Will Content Quality Still Be a Driver of Advertising Online?
2 min read

Will Content Quality Still Be a Driver of Advertising Online?

Numerous “analysts” (including me) have been predicting that user-generated content sites like MySpace and YouTube, despite their runaway popularity, will not receive all (or even much) of the big brand ad dollars that will be poured into online advertising across the next few years. The reason — advertisers still care about the quality of the content and context where their ads appear, and MySpace and YouTube have too much “crappy” content that can’t be guaranteed to meet given standards. Conversely, these sites are appropriately wary of alienating their users with “traditional” advertising (i.e. display ads, pre-roll video ads), something that most users of traditional media sites have already come to accept.

The analysts at Veronis Suhler Stevenson have put some numbers behind this school of thought:

Traditional US media companies are increasing their share of the fast-growing online advertising sector relative to internet rivals such as Google and Yahoo, according to a new study.

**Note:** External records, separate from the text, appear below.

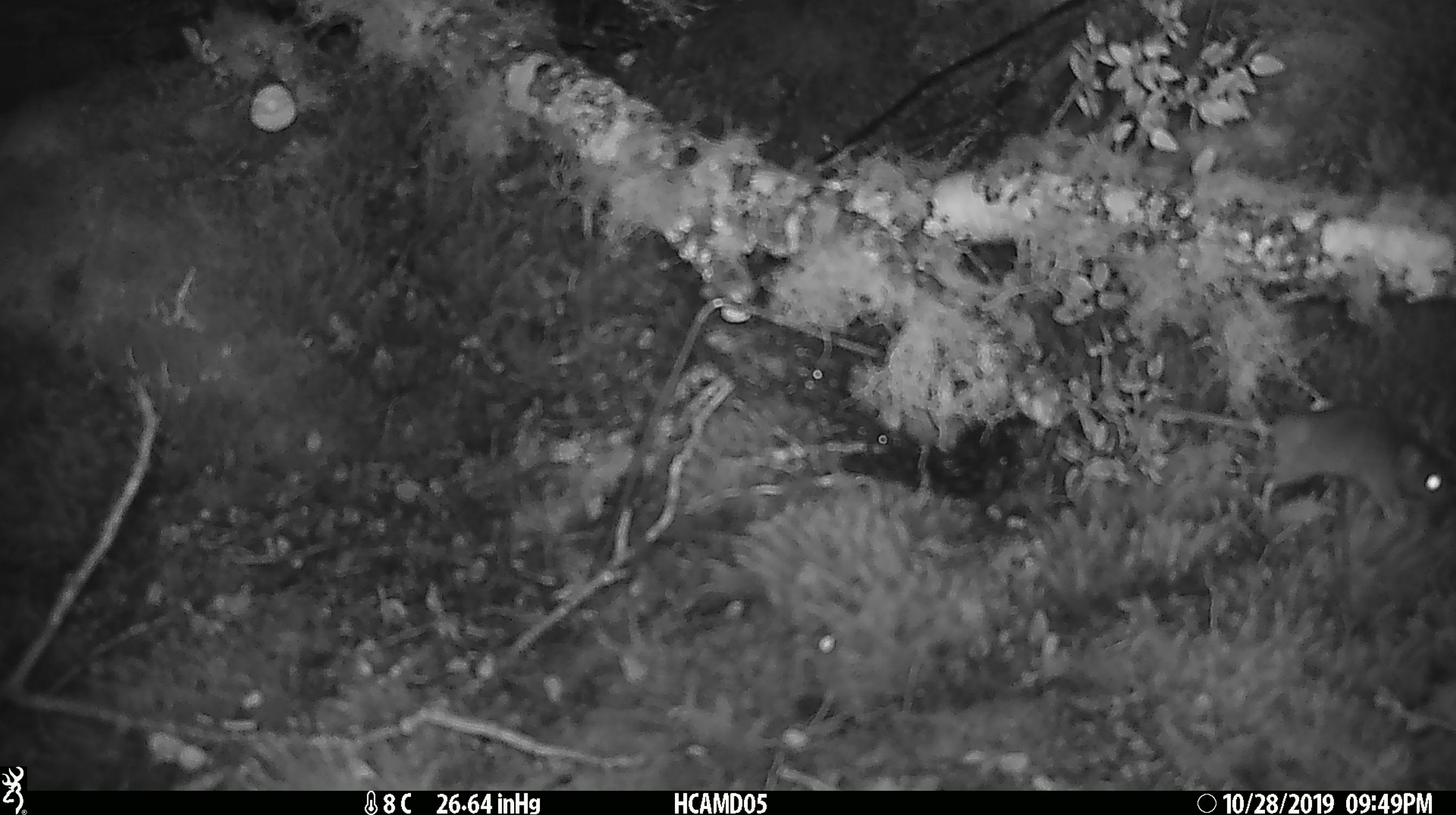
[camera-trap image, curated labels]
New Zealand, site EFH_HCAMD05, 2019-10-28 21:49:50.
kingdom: Animalia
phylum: Chordata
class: Mammalia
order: Rodentia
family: Muridae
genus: Mus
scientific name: Mus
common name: mouse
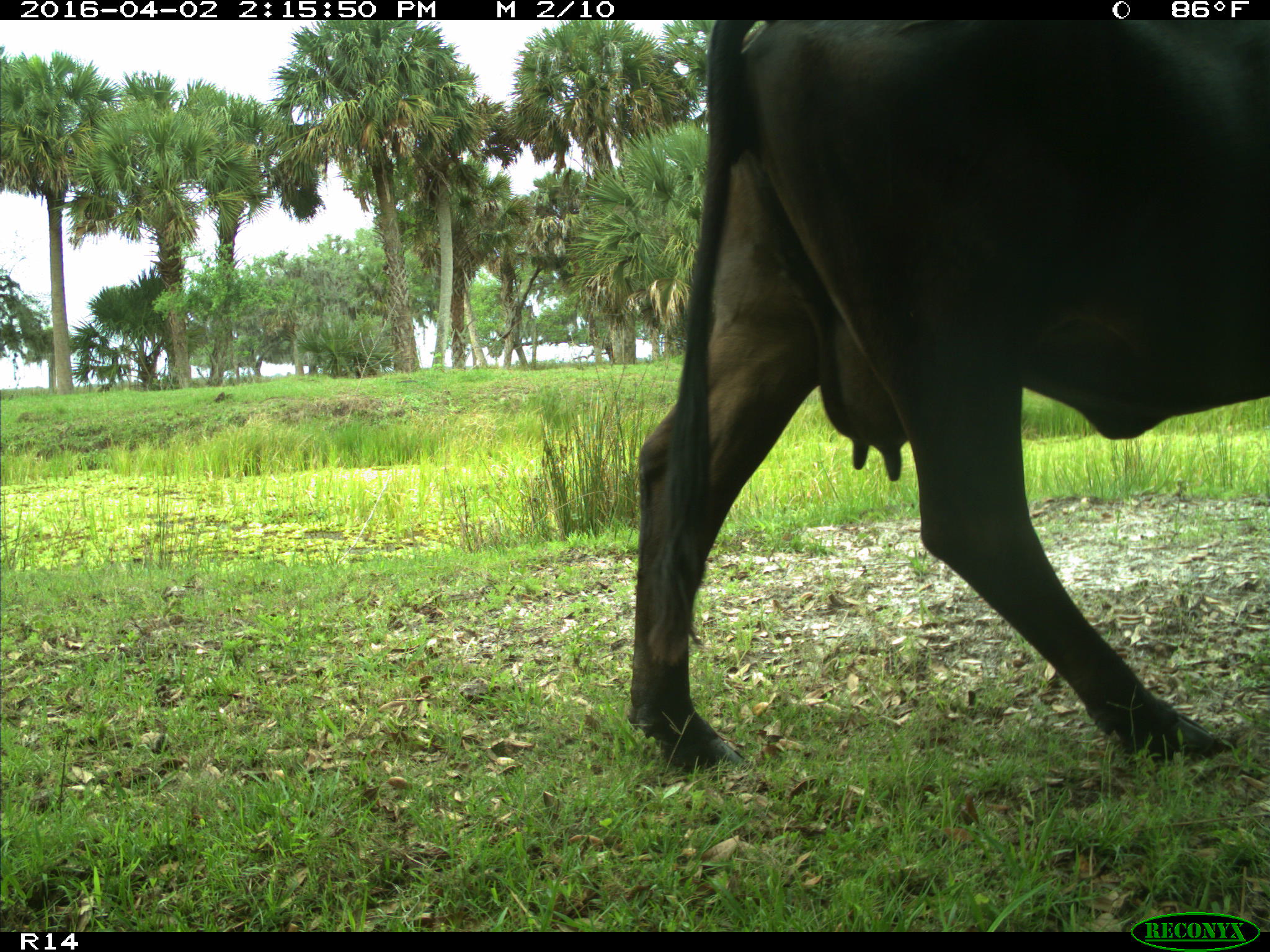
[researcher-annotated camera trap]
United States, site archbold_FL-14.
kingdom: Animalia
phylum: Chordata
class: Mammalia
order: Artiodactyla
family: Bovidae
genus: Bos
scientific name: Bos taurus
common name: domestic cow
Bos taurus (domestic cow).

In one of the first detailed reports of the relative positions of traditional media companies and their online competitors, Veronis Suhler Stevenson, the private equity group, has shown that, contrary to many people’s expectations, media companies are holding their own in the digital space.

VSS will report on Tuesday in its annual comprehensive study of the media business that this year, of the $22bn expected to be spent on online and mobile advertising in the US, traditional media groups’ share is forecast to be 37 per cent, up from 23 per cent in 2000.

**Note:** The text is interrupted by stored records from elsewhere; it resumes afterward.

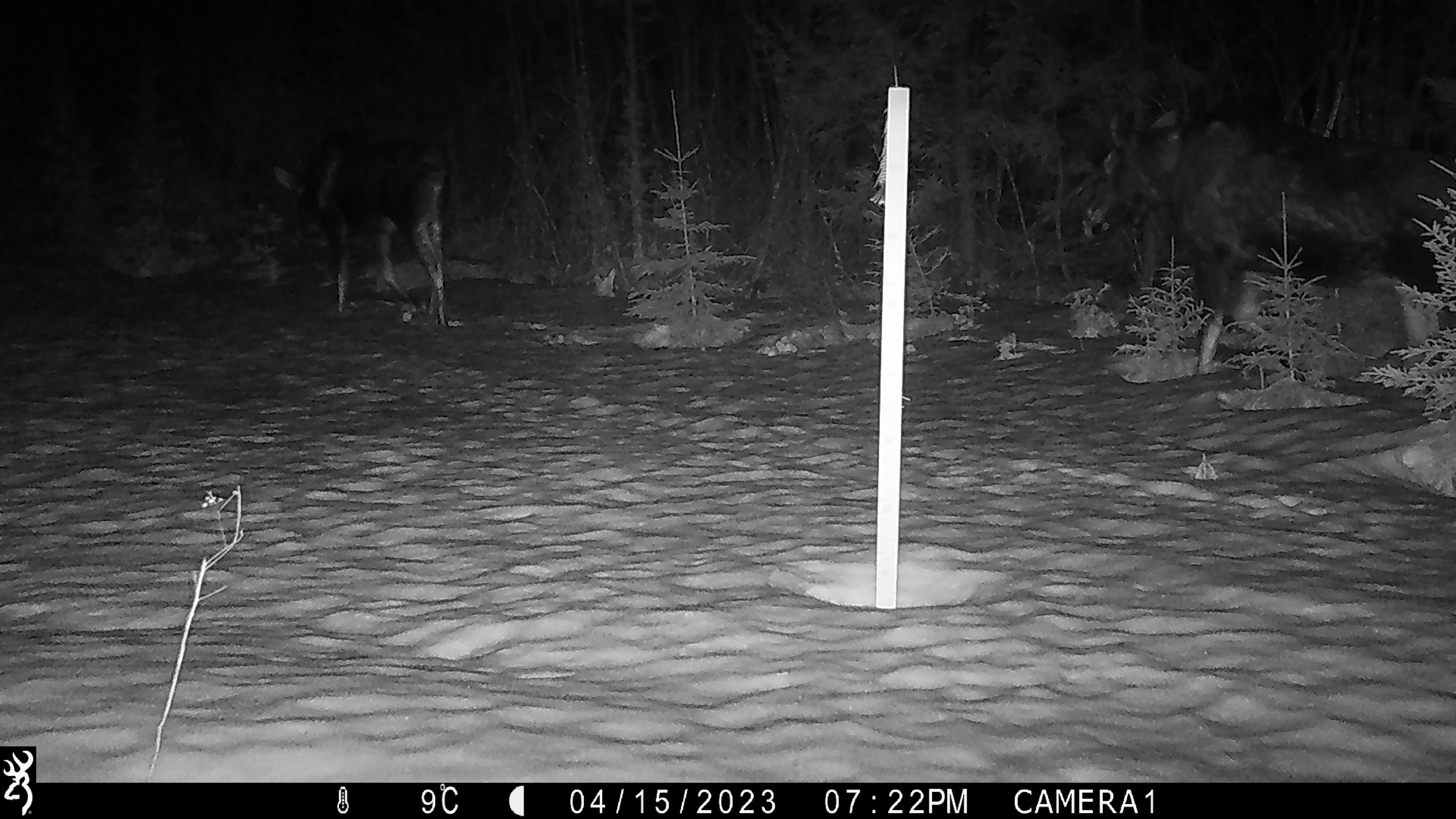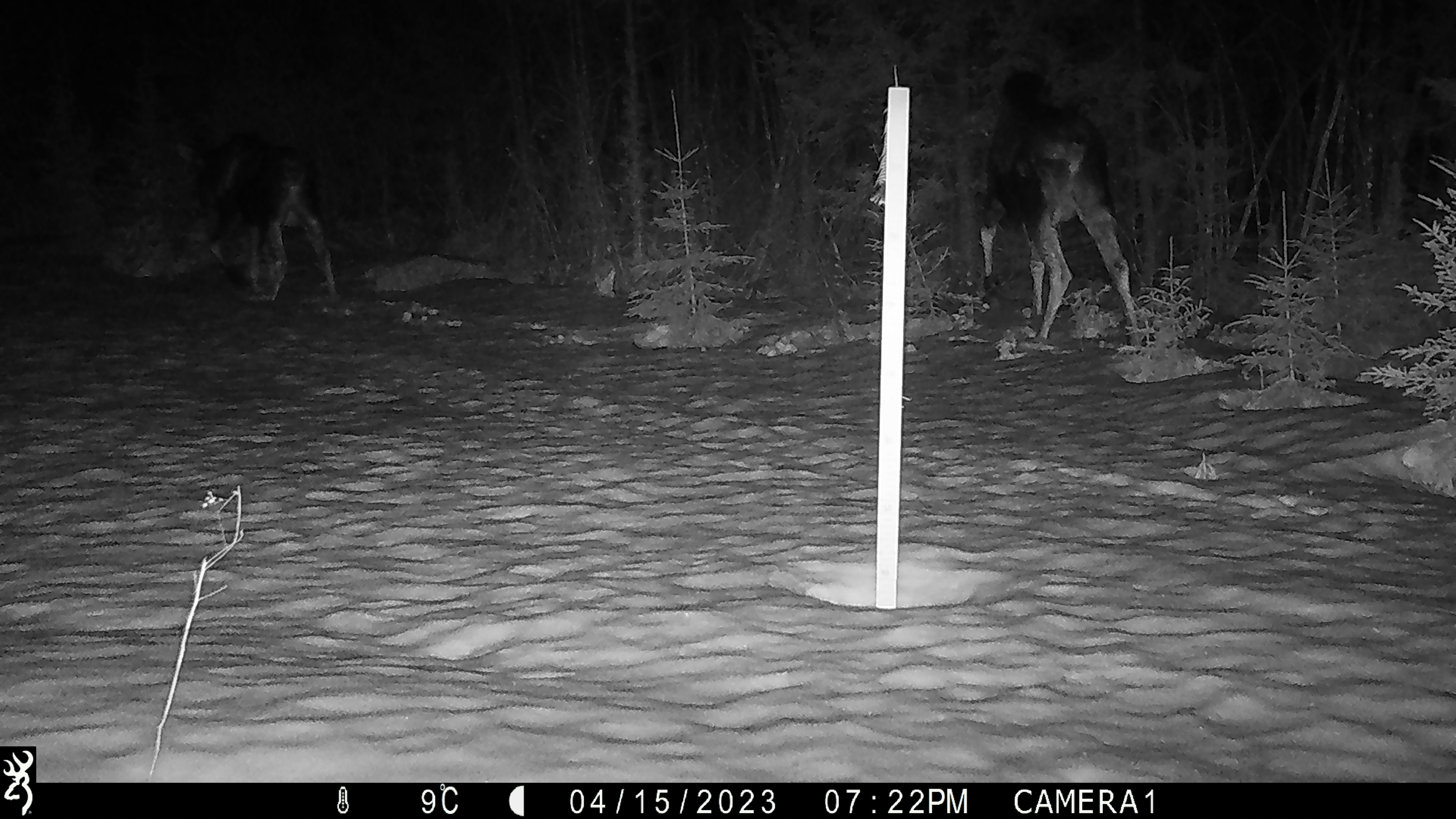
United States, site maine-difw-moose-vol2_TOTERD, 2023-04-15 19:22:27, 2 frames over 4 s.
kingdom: Animalia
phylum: Chordata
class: Mammalia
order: Artiodactyla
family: Cervidae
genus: Alces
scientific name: Alces alces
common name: moose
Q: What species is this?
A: Moose (Alces alces).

By 2010, when internet and mobile advertising is due to reach $44bn, traditional media companies are expected to capture $17bn, or nearly 39 per cent, of the total.

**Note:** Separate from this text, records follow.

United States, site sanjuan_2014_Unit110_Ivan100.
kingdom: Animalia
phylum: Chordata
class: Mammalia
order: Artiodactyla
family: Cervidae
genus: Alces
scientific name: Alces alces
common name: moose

If they are smart, the MySpaces and YouTubes of the web can capture a whole new bucket of “social” marketing dollars, the same way that Google did with search marketing. Some traditional media companies will grow or hold onto their share of online ad dollars by acquiring these social media/user-generated content sites — News Corp is of course the de facto poster child with its acquisition of MySpace.

But another key to traditional media companies’ success may be the “quality” of their content (and I put the best blogs and other independent, high quality content producers in this category). The theory here is that the old symbiotic relationship between content and advertising will survive online (even as advertising increasingly becomes content), and that companies will continue to see a direct relationship between perceptions of their brands and perceptions of the content and context where their brand messages appear.

Of course “quality” of content is in the eye of the beholder — but like judging pornography, we all make instinctive judgments about content quality — how many brands do you really think will want to ride along with a video of someone lighting a fart (amusing as some may find such videos)?

Google is many ways proof that content quality still matters online — on Google’s search results page, the measure of quality happens to be relevancy, but it’s a measure of quality all the same.